(If you are resuming the tutorial after a break, start your desktop copy of RasMol, arrange the windows as in section 1, and open 3b5c.pdb. Restrict the view to residues 64-72, mainchain only. Turn on hydrogen bonds.)
Display: Spacefill
Rotate this model to view it end-on. Notice that stick models
make protein structures appear very open and empty, but even an
isolated helix is quite densely packed.
RasMol > restrict 64-72 < return
>
RasMol > hbonds off < return >
Display: Spacefill
Now you see a space filling model of the entire helix. The side
chains reappear because this restrict command includes
them.
RasMol > select < return >
Now all atoms are selected.
Display: Backbone
Colours: Structure
RasMol > reset < return >
This returns the full backbone to the screen, centers rotation on the
center of the whole model, and returns it to the original
orientation. The last four commands are useful when you get lost and
need to redisplay everything and get your bearings again.

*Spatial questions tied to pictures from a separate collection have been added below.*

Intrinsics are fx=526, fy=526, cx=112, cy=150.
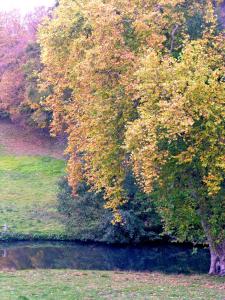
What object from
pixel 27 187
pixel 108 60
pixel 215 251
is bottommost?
pixel 215 251

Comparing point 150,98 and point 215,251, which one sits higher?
point 150,98

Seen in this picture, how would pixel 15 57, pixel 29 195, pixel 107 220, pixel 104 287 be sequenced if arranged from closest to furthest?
pixel 104 287 < pixel 107 220 < pixel 29 195 < pixel 15 57

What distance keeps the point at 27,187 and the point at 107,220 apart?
56.7 feet

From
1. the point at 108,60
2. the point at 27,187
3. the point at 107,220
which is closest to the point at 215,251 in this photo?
the point at 108,60

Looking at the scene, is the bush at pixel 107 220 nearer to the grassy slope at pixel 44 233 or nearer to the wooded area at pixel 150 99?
the grassy slope at pixel 44 233

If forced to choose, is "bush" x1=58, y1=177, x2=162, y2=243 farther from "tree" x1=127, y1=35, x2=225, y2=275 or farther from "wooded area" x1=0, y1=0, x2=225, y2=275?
"tree" x1=127, y1=35, x2=225, y2=275

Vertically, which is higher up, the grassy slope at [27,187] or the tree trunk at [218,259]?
the grassy slope at [27,187]

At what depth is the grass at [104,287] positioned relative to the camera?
18.9 metres

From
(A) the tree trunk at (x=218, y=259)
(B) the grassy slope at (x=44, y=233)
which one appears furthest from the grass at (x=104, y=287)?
(A) the tree trunk at (x=218, y=259)

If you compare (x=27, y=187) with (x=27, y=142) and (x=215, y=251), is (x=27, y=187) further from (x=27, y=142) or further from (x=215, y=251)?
(x=215, y=251)

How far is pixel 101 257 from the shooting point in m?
36.2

RasMol > restrict sheet < return
>
This command removes all residues except those in pleated sheet
(sheet is another set). Center rotation on one of the
alpha carbons in the middle of the sheet (look back at previous
commands if you don't remember how, and remember to set picking back
to ident after you change the center of rotation). Display the
model as sticks and color it CPK. Display hydrogen bonds. To help you
see the sheet structure more clearly, remove the sidechains as
follows:
RasMol > restrict sheet and mainchain
< return >
Decide whether the three central strands in the sheet are parallel or
antiparallel. What about the edge strands? Are they parallel or
antiparallel to their neighbors? Here's how to check your
answers:
Display: Cartoons
Cartoon displays show sheet strands as arrows pointing toward the
C-terminal end of the chain. A pair of chains with arrows at the same
end are parallel. If arrows on neighboring strands are at opposite
ends, the strands are antiparallel.
RasMol > select < return >
RasMol > hbonds off < return >
Display: Cartoons
Colours: Structure
Now you see the whole protein as a cartoon. This is a vivid
display that is easy to interpret, but it has one disadvantage for
further exploration: picking doesn't identify atoms. Remember that
you must us a display function that shows the exact location of atoms
in order to identify atoms by picking.
RasMol > restrict turn < return
>
Display: Backbone
Now you see the beta turns in the model.
RasMol > restrict 17-21 < return
>
This shows just one turn. Display it as sticks in CPK colors, and
turn on hydrogen bonds. Notice that residue 19, the middle residue,
is lysine.
RasMol > center lys19.ca < return
>
Confirm that the hydrogen bond in a beta turn connects the carbonyl
oxygen of residue n with the N-H of residue n+3. From
information in a standard biochemistry textbook, decide whether this
is a type I or type II turn. One way to look at it: if the three
carbonyls that make the turn (residues 17, 18, and 19) all point in
the same general direction (up or down when you look at the turn
edgewise), then it the turn is type I. If the middle carbonyl points
in the opposite direction from the other two, it's type
II.
RasMol > reset < return >
RasMol > select < return >
RasMol > hbonds off < return >
Display: Cartoons
Colours: Structure
RasMol > select hetero and not hoh
Display: Spacefill
Colours: CPK
Now you see the heme prosthetic group in its cartoon-protein
binding site. You will now use RasMol to explore the binding of the
heme to the protein.
Rotate the molecule so that you see the heme edge-on, protruding from the right- hand side of the protein. Notice that the binding pocket is composed of four alpha helices above and below the heme, and a four-strand pleated sheet on its inside edge. The molecule looks somewhat like a pair of jaws holding a heme. The teeth are four alpha helices, and the throat is pleated sheet. However, this cartoon view does not display any of the chemical details of heme binding.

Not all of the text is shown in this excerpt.